[Image-caption web data]
◆ ◆ ◆ ◆ ◆
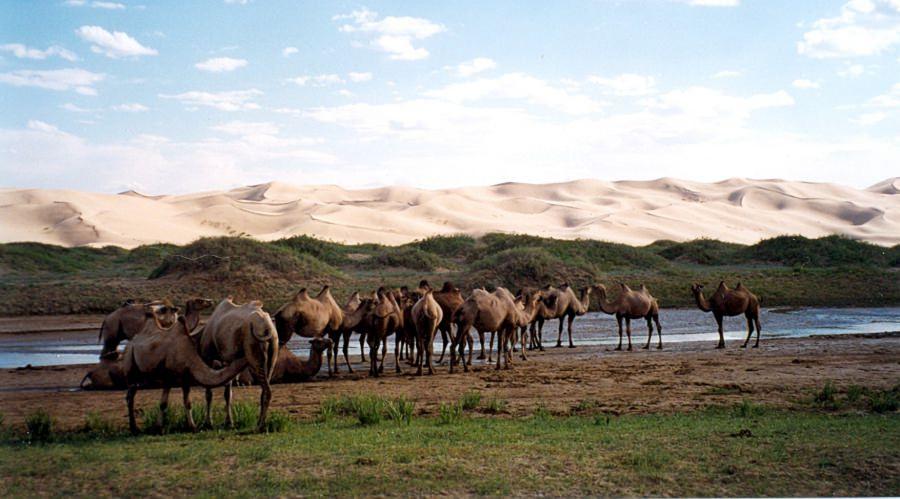По Монголии на автомобиле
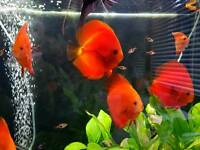 Red Melon Discus and 1 Red Turq.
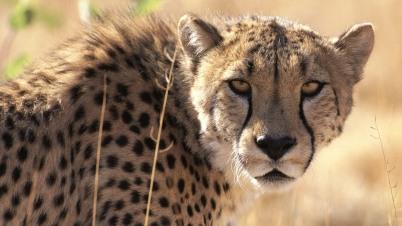Cheetahs in Krugga Kamma game park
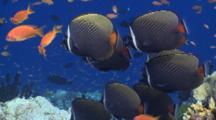 School Of White Collar Butterflyfish On Coral Reef, Surrounded By Scalefin Anthias, Profile, Vaavu Atoll, The Maldives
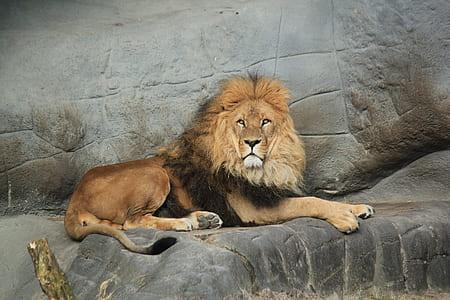 brown lion lying down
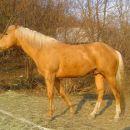 Quarter horse žrebec, Domingo Lone, 2001 letnik, palomino barve...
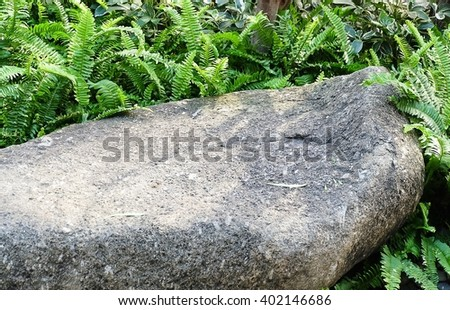 Garden and Plant, A Stone in The Garden Decorate with Green Ferns. - stock photo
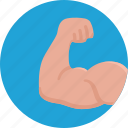 muscles, force, strength, fitness, bodybuilding, sport, arm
◆ ◆ ◆ ◆ ◆
- Problem details -
Please repeat, exactly as written, the lines in the records above, starting with the one that has "Cheetahs in Krugga Kamma game park" and going on through the one that has "Garden and Plant, A". Pictures are to be left out.

- Task response -
Cheetahs in Krugga Kamma game park
 School Of White Collar Butterflyfish On Coral Reef, Surrounded By Scalefin Anthias, Profile, Vaavu Atoll, The Maldives
 brown lion lying down
 Quarter horse žrebec, Domingo Lone, 2001 letnik, palomino barve...
 Garden and Plant, A Stone in The Garden Decorate with Green Ferns. - stock photo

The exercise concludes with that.